(Data section)

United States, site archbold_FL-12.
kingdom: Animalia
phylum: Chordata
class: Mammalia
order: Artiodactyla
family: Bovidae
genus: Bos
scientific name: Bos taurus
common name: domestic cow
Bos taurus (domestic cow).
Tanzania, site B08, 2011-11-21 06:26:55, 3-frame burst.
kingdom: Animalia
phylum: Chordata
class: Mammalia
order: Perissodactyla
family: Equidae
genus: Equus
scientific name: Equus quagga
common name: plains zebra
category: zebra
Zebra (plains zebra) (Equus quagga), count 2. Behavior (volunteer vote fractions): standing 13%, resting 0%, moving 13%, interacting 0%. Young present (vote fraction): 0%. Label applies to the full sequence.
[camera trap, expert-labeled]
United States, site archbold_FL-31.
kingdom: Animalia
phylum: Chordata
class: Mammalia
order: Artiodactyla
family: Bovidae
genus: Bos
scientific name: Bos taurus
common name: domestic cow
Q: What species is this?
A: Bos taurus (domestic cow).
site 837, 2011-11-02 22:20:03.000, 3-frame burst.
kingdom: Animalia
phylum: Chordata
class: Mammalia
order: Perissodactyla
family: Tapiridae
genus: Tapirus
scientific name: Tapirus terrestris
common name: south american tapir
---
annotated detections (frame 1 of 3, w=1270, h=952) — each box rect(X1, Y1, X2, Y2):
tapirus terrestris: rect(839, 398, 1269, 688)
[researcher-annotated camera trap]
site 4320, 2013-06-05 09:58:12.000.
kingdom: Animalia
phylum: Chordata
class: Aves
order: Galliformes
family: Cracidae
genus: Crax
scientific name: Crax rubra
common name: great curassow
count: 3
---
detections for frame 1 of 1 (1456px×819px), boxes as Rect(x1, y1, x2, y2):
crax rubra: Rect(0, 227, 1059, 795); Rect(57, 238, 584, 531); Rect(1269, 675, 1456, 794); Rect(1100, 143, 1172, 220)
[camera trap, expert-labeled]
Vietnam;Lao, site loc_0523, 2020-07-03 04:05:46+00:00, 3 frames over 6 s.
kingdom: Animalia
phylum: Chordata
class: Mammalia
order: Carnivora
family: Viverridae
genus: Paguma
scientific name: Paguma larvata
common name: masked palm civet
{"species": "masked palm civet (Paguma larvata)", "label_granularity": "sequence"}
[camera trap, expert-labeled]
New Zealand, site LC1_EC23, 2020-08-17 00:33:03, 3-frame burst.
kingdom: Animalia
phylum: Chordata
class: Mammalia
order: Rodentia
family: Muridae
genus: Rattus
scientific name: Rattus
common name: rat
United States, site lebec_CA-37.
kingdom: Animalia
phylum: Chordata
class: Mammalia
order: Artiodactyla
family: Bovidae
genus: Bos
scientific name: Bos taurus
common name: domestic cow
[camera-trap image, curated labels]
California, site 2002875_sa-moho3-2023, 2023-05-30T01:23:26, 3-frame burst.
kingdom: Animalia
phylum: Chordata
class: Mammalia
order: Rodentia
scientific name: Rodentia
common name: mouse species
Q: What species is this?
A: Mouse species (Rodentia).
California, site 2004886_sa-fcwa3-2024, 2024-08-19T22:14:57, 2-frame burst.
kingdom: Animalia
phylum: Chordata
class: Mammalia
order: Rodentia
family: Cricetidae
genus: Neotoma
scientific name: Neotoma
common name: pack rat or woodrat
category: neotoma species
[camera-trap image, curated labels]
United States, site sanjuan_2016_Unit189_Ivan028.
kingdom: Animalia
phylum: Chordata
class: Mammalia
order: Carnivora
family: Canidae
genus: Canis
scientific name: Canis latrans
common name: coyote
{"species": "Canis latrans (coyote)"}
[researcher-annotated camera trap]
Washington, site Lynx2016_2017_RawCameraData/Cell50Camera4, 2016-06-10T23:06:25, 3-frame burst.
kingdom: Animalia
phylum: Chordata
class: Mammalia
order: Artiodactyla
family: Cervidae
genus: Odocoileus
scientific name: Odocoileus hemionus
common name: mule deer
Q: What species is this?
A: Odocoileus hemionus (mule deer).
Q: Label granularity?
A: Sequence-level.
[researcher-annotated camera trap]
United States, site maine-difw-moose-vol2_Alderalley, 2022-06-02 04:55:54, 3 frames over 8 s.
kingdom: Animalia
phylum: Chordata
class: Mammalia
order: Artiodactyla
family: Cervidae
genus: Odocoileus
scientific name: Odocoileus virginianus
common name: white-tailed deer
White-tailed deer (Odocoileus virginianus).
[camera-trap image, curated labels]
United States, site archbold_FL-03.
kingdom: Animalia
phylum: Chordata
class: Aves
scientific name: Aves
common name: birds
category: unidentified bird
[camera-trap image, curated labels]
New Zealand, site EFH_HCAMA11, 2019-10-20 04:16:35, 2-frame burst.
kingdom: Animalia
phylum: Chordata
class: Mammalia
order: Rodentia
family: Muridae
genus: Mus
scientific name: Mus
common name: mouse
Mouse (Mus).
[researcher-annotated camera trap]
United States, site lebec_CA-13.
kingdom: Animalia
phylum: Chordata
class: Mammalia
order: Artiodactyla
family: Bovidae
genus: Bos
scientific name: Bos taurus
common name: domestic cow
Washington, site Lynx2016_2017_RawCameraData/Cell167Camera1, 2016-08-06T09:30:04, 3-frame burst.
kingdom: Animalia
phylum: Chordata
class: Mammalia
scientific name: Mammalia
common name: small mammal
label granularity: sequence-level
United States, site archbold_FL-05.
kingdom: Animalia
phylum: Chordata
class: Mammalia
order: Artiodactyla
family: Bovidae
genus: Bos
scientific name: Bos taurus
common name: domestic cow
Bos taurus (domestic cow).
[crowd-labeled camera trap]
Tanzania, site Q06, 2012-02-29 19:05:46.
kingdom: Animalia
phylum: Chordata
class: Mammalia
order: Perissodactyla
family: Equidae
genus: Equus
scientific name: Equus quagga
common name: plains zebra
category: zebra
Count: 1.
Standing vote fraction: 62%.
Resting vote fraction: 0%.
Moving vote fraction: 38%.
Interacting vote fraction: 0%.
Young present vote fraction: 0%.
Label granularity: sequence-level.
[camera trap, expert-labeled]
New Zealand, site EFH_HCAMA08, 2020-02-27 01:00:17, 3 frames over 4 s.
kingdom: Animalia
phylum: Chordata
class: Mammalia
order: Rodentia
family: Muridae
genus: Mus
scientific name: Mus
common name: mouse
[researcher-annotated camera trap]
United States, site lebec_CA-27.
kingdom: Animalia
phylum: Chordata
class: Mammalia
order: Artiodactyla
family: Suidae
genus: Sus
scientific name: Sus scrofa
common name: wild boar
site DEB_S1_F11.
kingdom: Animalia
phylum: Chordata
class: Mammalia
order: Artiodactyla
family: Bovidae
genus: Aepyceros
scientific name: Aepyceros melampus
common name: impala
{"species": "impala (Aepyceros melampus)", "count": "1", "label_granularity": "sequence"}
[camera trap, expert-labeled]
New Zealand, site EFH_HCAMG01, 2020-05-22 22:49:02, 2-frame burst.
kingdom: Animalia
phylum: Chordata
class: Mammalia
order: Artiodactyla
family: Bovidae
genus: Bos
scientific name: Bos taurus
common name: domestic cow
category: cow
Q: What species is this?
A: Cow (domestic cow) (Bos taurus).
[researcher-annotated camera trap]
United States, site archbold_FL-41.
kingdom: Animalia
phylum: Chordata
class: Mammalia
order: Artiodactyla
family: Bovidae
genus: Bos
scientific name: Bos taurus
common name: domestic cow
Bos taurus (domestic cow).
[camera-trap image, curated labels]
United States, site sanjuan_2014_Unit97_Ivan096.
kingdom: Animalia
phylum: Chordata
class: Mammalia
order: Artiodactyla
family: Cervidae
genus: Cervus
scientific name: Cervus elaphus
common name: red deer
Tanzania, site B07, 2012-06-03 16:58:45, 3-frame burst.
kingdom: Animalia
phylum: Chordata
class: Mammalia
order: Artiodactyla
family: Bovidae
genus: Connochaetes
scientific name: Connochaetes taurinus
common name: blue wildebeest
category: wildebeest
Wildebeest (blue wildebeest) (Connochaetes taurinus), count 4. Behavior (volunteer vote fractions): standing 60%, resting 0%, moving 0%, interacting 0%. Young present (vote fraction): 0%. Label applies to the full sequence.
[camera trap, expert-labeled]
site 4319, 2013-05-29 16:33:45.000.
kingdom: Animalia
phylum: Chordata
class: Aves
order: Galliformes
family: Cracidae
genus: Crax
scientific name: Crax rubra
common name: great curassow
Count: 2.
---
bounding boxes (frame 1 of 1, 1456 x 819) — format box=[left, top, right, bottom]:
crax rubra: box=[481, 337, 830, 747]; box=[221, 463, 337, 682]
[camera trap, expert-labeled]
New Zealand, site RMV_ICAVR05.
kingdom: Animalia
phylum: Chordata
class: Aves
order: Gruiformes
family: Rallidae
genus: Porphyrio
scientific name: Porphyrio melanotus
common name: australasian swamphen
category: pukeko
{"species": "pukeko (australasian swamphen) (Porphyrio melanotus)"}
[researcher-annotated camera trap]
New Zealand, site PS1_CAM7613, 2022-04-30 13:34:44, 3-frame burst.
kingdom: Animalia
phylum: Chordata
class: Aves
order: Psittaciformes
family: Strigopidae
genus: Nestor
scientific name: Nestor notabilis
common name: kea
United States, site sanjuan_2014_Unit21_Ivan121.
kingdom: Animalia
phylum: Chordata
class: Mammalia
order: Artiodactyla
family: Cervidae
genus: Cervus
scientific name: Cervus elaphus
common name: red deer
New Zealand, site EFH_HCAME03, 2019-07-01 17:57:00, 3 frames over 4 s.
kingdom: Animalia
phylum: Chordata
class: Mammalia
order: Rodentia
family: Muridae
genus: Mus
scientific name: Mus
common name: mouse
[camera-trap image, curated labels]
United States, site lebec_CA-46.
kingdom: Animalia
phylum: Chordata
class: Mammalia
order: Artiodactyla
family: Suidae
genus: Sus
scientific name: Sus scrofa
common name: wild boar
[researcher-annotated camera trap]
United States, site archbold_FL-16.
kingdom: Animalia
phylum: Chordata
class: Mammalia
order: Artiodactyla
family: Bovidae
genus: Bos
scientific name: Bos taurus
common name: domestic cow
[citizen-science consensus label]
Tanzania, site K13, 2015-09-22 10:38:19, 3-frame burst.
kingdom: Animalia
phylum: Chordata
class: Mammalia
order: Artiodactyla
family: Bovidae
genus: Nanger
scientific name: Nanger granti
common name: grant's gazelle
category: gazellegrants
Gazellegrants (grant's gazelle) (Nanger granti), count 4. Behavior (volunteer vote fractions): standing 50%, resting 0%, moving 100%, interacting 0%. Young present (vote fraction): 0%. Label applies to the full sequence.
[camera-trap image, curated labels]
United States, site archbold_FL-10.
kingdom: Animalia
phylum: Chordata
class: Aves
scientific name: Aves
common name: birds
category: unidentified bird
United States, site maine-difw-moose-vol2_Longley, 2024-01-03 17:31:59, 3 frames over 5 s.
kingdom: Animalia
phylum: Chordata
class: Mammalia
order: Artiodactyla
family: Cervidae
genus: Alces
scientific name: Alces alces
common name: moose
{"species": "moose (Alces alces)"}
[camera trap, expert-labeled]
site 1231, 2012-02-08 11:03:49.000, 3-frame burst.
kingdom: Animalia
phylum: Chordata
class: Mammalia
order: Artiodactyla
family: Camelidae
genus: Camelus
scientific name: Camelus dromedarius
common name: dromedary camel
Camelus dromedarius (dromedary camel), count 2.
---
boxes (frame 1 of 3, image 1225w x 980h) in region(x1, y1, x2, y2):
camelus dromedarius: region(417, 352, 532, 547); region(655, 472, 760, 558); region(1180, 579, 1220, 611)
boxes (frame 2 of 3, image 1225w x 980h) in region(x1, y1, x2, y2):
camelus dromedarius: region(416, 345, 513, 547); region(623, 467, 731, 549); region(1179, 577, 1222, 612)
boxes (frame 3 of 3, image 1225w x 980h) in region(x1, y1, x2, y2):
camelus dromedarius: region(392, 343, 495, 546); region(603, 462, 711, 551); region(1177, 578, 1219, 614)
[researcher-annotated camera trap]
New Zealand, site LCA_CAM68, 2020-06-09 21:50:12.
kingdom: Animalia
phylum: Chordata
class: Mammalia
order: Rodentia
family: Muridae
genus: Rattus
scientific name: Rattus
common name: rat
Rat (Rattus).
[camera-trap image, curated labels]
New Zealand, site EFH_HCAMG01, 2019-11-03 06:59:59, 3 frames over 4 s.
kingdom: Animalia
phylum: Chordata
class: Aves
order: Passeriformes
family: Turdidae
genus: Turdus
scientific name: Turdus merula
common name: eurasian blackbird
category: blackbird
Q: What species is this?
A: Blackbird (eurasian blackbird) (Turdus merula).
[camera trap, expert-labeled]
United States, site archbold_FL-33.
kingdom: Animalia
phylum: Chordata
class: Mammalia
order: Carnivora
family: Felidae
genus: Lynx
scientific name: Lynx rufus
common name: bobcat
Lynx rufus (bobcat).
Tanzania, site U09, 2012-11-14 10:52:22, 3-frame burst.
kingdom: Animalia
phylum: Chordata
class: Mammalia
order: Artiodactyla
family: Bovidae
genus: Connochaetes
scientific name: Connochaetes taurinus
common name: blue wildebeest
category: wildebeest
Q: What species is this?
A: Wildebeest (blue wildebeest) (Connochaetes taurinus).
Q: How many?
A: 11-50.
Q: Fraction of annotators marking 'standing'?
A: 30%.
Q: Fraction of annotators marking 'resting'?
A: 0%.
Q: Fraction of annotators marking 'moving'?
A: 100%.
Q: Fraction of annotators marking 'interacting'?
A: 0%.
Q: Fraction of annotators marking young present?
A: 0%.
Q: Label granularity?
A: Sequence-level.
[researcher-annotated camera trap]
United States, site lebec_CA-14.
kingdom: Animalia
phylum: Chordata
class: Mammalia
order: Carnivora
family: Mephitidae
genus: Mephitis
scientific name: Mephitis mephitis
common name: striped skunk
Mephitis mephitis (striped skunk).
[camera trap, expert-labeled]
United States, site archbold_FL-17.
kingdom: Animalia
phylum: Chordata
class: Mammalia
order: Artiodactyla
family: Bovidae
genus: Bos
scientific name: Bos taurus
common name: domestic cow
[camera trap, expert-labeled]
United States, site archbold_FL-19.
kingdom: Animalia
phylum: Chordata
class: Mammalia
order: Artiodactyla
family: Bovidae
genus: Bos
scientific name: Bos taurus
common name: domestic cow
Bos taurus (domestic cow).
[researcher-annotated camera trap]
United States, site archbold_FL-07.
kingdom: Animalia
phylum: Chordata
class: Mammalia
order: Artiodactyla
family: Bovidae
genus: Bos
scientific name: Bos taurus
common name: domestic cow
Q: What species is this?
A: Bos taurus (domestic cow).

(End Data section)

**The problem**
Looking at the data above, write out exactly the lines that start at the one containing "scientific name: Odocoileus virginianus" and end at the one containing "[crowd-labeled camera trap]"; include both and nothing beyond.

**Written solution**
scientific name: Odocoileus virginianus
common name: white-tailed deer
White-tailed deer (Odocoileus virginianus).
[camera-trap image, curated labels]
United States, site archbold_FL-03.
kingdom: Animalia
phylum: Chordata
class: Aves
scientific name: Aves
common name: birds
category: unidentified bird
[camera-trap image, curated labels]
New Zealand, site EFH_HCAMA11, 2019-10-20 04:16:35, 2-frame burst.
kingdom: Animalia
phylum: Chordata
class: Mammalia
order: Rodentia
family: Muridae
genus: Mus
scientific name: Mus
common name: mouse
Mouse (Mus).
[researcher-annotated camera trap]
United States, site lebec_CA-13.
kingdom: Animalia
phylum: Chordata
class: Mammalia
order: Artiodactyla
family: Bovidae
genus: Bos
scientific name: Bos taurus
common name: domestic cow
Washington, site Lynx2016_2017_RawCameraData/Cell167Camera1, 2016-08-06T09:30:04, 3-frame burst.
kingdom: Animalia
phylum: Chordata
class: Mammalia
scientific name: Mammalia
common name: small mammal
label granularity: sequence-level
United States, site archbold_FL-05.
kingdom: Animalia
phylum: Chordata
class: Mammalia
order: Artiodactyla
family: Bovidae
genus: Bos
scientific name: Bos taurus
common name: domestic cow
Bos taurus (domestic cow).
[crowd-labeled camera trap]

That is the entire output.